C:\Users\Sriram\Anaconda3\lib\site-packages\\\
ltk\tokenize\punkt.py
tokenize(self,text,realign_boundaries )
1224给定一个文本,返回该文本中的句子的列表。
1225
- > 1226返回列表(self.sentences_from_text(text,
realign_orders))
1227
1228 def debug_decisions(self,text)
C:\Users\Sriram\Anaconda3\lib\site-packages\\\
ltk\tokenize\punkt.py
sentence_from_text(self,text,realign_orders )
1272遵循期限
1273
- > 1274 return [text [s:e] for s,e in self.span_tokenize(text,
realign_orders)]
1275
1276 def _slices_from_text(self,text):
C:\Users\Sriram\Anaconda3\lib\site-packages\\\
ltk\tokenize\punkt.py
span_tokenize(self,text,realign_orders)
1263 if realign_orders:
1264 slices = self._realign_boundaries(text,slices)
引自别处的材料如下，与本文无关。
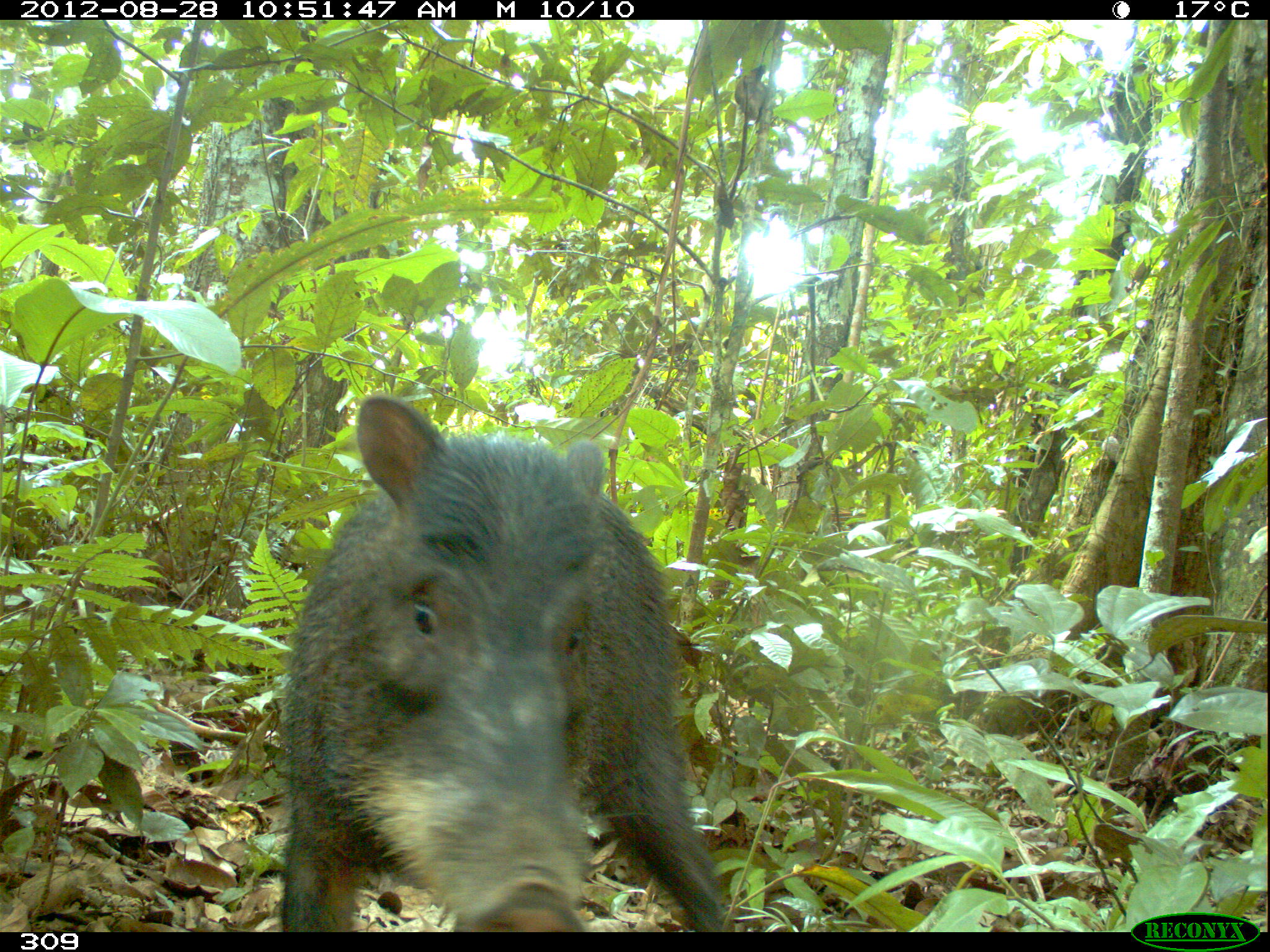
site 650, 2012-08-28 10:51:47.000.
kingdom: Animalia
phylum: Chordata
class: Mammalia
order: Artiodactyla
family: Tayassuidae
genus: Tayassu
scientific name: Tayassu pecari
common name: white-lipped peccary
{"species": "Tayassu pecari (white-lipped peccary)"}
- > 1265 return [(sl.start,sl.stop)for sl in slices]
1266
1267 def sentence_from_text(self,text,realign_boundaries = True):
C:\\ $ usb
$ b $ 12 $如果realign_boundaries:$ b,则$ $ $ $ $ $ $ $ $ $ $ $ $ $ $ $ $ $ $ $ $ $ $ b b b b b b b b b b b b b b b b b b b b b b b b b b b b b b b b b b b $ b 1264 slices = self._realign_boundaries(text,slices)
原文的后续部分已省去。